**PROVIDED DATA:**
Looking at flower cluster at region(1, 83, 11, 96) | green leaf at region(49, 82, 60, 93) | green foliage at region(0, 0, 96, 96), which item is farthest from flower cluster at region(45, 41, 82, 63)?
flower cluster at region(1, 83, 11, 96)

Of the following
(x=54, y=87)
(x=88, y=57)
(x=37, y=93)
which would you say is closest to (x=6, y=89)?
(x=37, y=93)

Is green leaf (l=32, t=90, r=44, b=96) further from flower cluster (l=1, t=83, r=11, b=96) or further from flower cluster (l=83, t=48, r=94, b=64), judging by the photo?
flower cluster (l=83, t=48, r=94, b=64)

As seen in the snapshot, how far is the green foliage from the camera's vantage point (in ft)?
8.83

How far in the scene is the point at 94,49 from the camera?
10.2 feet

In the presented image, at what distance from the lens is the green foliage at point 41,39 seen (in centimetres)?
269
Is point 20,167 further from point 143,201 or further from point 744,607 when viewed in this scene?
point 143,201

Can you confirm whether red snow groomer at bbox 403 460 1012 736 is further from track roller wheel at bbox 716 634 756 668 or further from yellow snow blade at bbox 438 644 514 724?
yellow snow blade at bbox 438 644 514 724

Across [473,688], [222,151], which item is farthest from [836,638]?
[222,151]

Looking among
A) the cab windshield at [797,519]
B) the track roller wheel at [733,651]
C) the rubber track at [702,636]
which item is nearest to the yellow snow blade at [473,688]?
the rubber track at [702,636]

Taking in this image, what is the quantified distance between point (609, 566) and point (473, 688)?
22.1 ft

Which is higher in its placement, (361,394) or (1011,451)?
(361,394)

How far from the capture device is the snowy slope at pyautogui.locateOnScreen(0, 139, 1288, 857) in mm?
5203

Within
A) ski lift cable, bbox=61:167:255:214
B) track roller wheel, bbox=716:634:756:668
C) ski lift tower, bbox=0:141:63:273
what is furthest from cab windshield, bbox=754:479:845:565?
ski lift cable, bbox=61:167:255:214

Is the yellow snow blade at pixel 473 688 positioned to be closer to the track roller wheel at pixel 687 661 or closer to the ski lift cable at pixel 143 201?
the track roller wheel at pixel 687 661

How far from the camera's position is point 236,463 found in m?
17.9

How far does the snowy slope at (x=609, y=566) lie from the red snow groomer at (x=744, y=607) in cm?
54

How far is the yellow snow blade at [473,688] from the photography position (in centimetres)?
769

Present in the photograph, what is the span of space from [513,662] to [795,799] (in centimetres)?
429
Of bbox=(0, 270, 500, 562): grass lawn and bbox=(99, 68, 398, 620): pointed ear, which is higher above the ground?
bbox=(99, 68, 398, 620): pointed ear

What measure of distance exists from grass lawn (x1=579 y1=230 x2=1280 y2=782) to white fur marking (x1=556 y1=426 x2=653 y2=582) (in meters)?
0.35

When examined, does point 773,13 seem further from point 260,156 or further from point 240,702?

**TASK PROMPT:**
Output exactly the lines from the one containing "Across [473,688], [222,151], which" through the last line of the entries, both ends included.

**SOLUTION TO THIS PROBLEM:**
Across [473,688], [222,151], which item is farthest from [836,638]?
[222,151]

Looking among
A) the cab windshield at [797,519]
B) the track roller wheel at [733,651]
C) the rubber track at [702,636]
which item is nearest to the yellow snow blade at [473,688]?
the rubber track at [702,636]

Taking in this image, what is the quantified distance between point (609, 566) and point (473, 688)?
22.1 ft

Which is higher in its placement, (361,394) or (1011,451)?
(361,394)

How far from the capture device is the snowy slope at pyautogui.locateOnScreen(0, 139, 1288, 857) in mm?
5203

Within
A) ski lift cable, bbox=61:167:255:214
B) track roller wheel, bbox=716:634:756:668
C) ski lift tower, bbox=0:141:63:273
what is furthest from cab windshield, bbox=754:479:845:565?
ski lift cable, bbox=61:167:255:214

Is the yellow snow blade at pixel 473 688 positioned to be closer to the track roller wheel at pixel 687 661 or closer to the ski lift cable at pixel 143 201?
the track roller wheel at pixel 687 661

How far from the camera's position is point 236,463 found in m?
17.9

How far does the snowy slope at (x=609, y=566) lie from the red snow groomer at (x=744, y=607) in cm?
54

How far is the yellow snow blade at [473,688] from the photography position (in centimetres)?
769

Present in the photograph, what is the span of space from [513,662] to [795,799] (in centimetres)?
429
Of bbox=(0, 270, 500, 562): grass lawn and bbox=(99, 68, 398, 620): pointed ear, which is higher above the ground?
bbox=(99, 68, 398, 620): pointed ear

What measure of distance exists from grass lawn (x1=579 y1=230 x2=1280 y2=782) to white fur marking (x1=556 y1=426 x2=653 y2=582) (in meters)?
0.35

When examined, does point 773,13 seem further from point 260,156 or further from point 240,702?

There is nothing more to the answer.